• Page extract

* * * * * * *

The practice of Female Genital Mutilation (FGM) is founded in traditional beliefs about female chastity, initiation into womanhood and even the mistaken belief that it helps delivery of babies. UNICEF estimates that there are 115 to 130 million circumcised women worldwide. In African countries, more than 90 million girls and women over the age of 10 years are estimated to have undergone FGM, and around 3 million girls are at risk of undergoing the procedure each year. Nigeria in the past had the highest absolute number of cases of FGM in the world, accounting for about one quarter of the total number of circumcised women. But advocacy, sensitisation and legislation have driven down the numbers in recent years. Nevertheless the practice continues unchecked in many parts of the country, with Oyo and Ebonyi States recording as high as 83% prevalence as recently as 2008.

In the statement in commemoration of this year’s FGM Day, the Foundation affirmed that the risk of dying during childbirth increases greatly for both the mother and the infant if the mother has been genitally mutilated, and that interventions on maternal mortality often do not adequately address the problem of female genital mutilation.

“The World Health Organisation FGM obstetric outcome journal 2010 (a collaborative prospective study in six African countries) has established that women with FGM are significantly more likely than those without FGM to have adverse obstetric outcomes, with a significant number having obstructed labour, postpartum haemorrhage and extended hospital stay. Also, FGM is estimated to lead to extra one or two perinatal deaths per hundred deliveries. It is therefore very essential that FGM is not ignored when addressing the problem of maternal mortality in Africa.”

The weight of evidence has informed the foundation’s position that FGM of any type “is a violation of the human rights of women and girls, with proven psychosexual consequences. It is known to cause blood-borne diseases and infection, including painful menstruation and infertility. The risks are evident in the huge number of trauma cases we witness each year, and its eradication calls for urgent attention from all concerned to put a stop to this painful and gruesome practice.”

The Foundation therefore called on government and all stakeholders in maternal, newborn and child health to pay greater attention to FGM and enforce the corrective measures embarked upon in the past few years in addressing practice.
“Advocacy and sensitization programs must continue and legislations at the federal and state levels outlawing all forms of FGM should be enforced; other gaps that aid in the perpetration of the practice in Africa should be addressed as part of a holistic approach to women’s and children’s health,” the Foundation said.

* * * * * * *

• Problem set
• A. Please condense the paragraph of the FGM passage that begins "The practice of Female Genital Mutilation" into a short list that keeps its main facts.
• B. Reproduce the stretch of the FGM passage from "In the statement" through "female genital mutilation.", word for word.
Rely only on the FGM passage above.

(Saved entries)

* * * * * * *

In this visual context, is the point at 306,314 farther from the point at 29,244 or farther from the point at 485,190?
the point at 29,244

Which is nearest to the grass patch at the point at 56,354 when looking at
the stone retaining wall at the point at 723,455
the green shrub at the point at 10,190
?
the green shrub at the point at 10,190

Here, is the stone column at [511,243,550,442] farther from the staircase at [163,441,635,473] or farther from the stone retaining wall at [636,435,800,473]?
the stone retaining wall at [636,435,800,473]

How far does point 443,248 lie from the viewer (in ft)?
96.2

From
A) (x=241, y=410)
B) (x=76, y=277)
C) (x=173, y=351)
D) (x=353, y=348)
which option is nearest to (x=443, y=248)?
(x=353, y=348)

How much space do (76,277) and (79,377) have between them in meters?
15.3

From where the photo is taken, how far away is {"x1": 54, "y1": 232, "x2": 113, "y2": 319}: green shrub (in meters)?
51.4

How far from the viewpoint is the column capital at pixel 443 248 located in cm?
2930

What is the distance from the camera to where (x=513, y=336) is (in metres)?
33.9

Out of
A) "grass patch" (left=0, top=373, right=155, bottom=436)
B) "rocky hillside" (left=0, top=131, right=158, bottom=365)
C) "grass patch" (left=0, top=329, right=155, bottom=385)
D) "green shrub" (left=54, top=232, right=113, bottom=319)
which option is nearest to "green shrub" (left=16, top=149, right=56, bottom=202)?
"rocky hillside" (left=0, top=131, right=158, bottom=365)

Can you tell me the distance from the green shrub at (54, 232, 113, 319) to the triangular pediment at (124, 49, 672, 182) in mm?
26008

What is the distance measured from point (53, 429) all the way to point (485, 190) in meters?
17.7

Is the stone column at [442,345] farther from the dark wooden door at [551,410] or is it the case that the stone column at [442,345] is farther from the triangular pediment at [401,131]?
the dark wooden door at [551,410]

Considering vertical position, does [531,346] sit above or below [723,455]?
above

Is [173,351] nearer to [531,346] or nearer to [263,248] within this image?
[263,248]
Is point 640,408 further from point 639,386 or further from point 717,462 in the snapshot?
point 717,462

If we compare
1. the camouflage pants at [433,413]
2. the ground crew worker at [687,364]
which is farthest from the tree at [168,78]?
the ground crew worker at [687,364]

* * * * * * *

• Results in order
• A.
- FGM rests on traditional beliefs about female chastity and initiation into womanhood, and on the mistaken belief that it helps childbirth.
- UNICEF estimates 115 to 130 million circumcised women worldwide.
- In African countries, more than 90 million girls and women over age 10 are estimated to have undergone FGM, and around 3 million girls are at risk each year.
- Nigeria once had the world's highest absolute number of cases, about one quarter of all circumcised women.
- Advocacy, sensitization and legislation have reduced the numbers in recent years, but the practice continues unchecked in many parts of the country. Oyo and Ebonyi States recorded prevalence as high as 83% as recently as 2008.

• B.
In the statement in commemoration of this year’s FGM Day, the Foundation affirmed that the risk of dying during childbirth increases greatly for both the mother and the infant if the mother has been genitally mutilated, and that interventions on maternal mortality often do not adequately address the problem of female genital mutilation.